Pakistan should suspend international debt repayments and restructure loans with creditors after recent floods added to the country's financial crisis, the Financial Times reported on Friday, citing a UN policy memo.

The memorandum, which the UN Development Programme will share with Pakistan's government this week, states that the country's creditors should consider debt relief so that policymakers can prioritise financing its disaster response over loan repayment, the newspaper said.

Pakistan has earlier estimated the damage at $30 billion, and both the government and UN Secretary-General Antonio Guterres have blamed the flooding on climate change.

Disease, malnutrition threaten to raise Pakistan flood toll: UN

The memo further proposed debt restructuring or swaps, where creditors would let go of repayments in exchange for Pakistan agreeing to invest in climate change-resilient infrastructure, FT said.

Floods have affected 33 million Pakistanis, inflicted billions of dollars in damage, and killed over 1,500 people - creating concern that Pakistan will not meet debts.

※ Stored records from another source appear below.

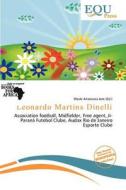 Leonardo Martins Dinelli edito da Equ Press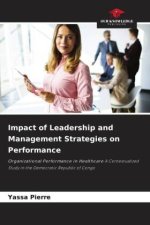Impact of Leadership and Management Strategies on Performance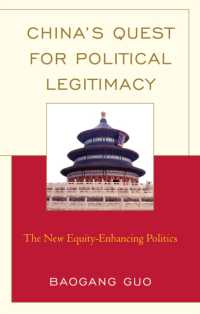 China's Quest for Political Legitimacy : The New Equity-Enhancing Politics (Challenges Facing Chinese Political Development)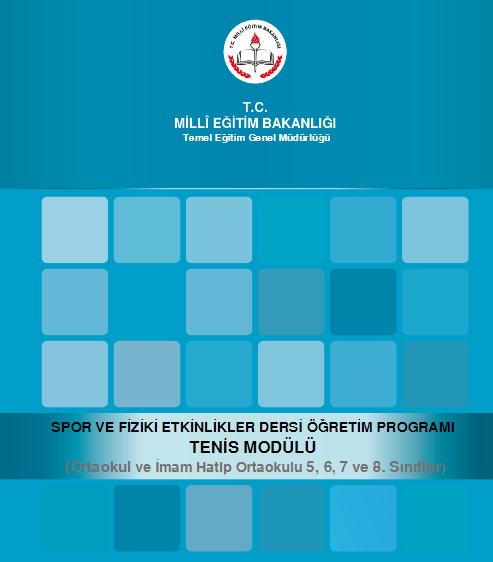 Seçmeli Spor ve Fiziki Etkinlikler Dersi Öğretim Programı - Tenis Modülü (Ortaokul)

Pakistan will 'absolutely not' default on debt despite floods: Miftah Ismail

Finance Minister Miftah Ismail had earlier said that Pakistan will "absolutely not" default on debt obligations despite catastrophic floods, signalling there would be no major deviation from reforms designed to stabilise a struggling economy.

"The path to stability was narrow, given the challenging environment, and it has become narrower still," Ismail said.

"But if we continue to take prudent decisions - and we will - then we're not going to default. Absolutely not."

Despite the flood disaster, Ismail said that most stabilisation policies and targets were still on track, including increasing dwindling foreign exchange reserves.